▶ [Problem statement]: In your copy of the data, include no pictures and alter nothing else.

▶ [Available data]:
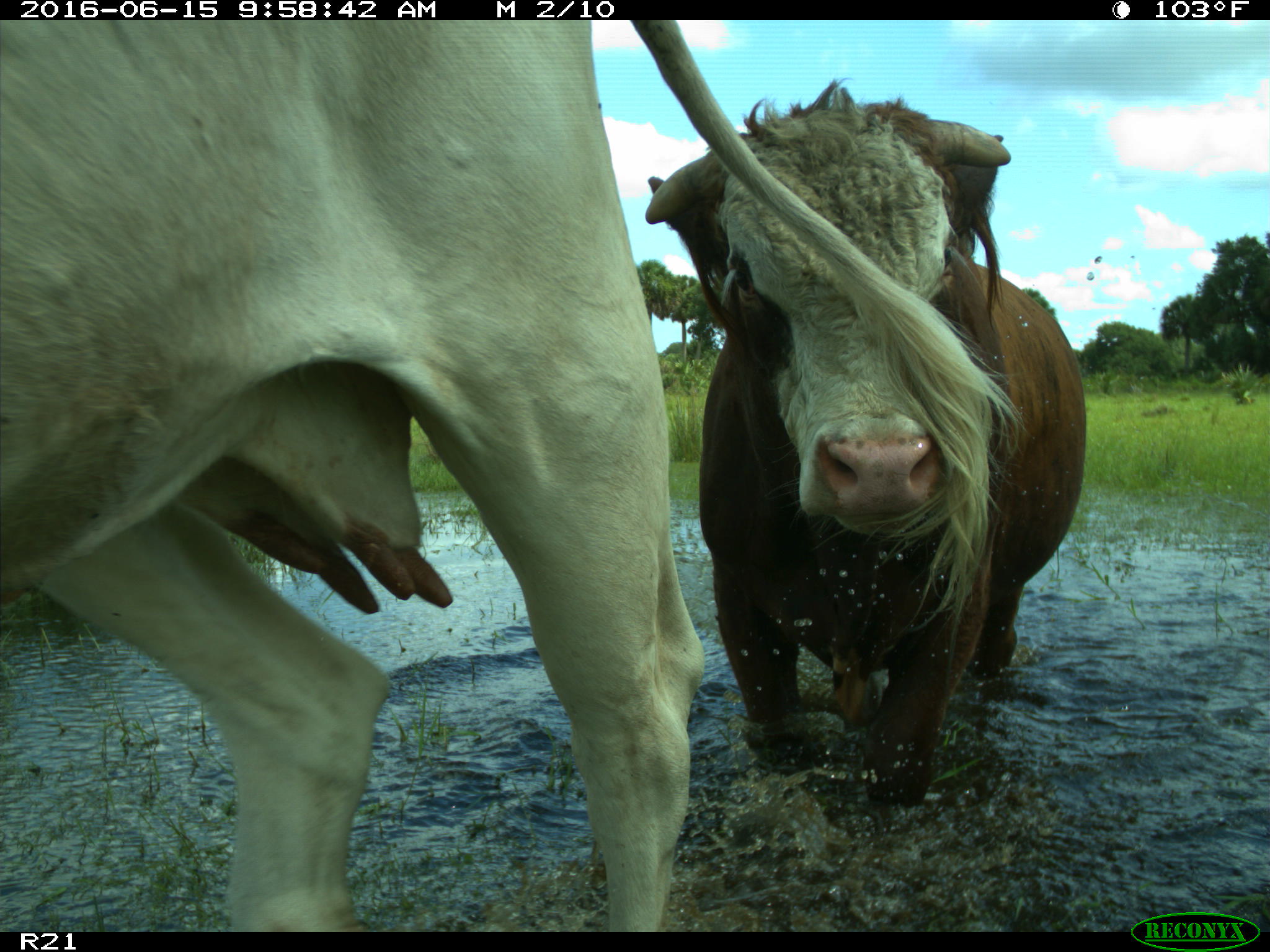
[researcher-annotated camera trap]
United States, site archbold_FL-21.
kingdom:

▶ [Completed task]:
[researcher-annotated camera trap]
United States, site archbold_FL-21.
kingdom:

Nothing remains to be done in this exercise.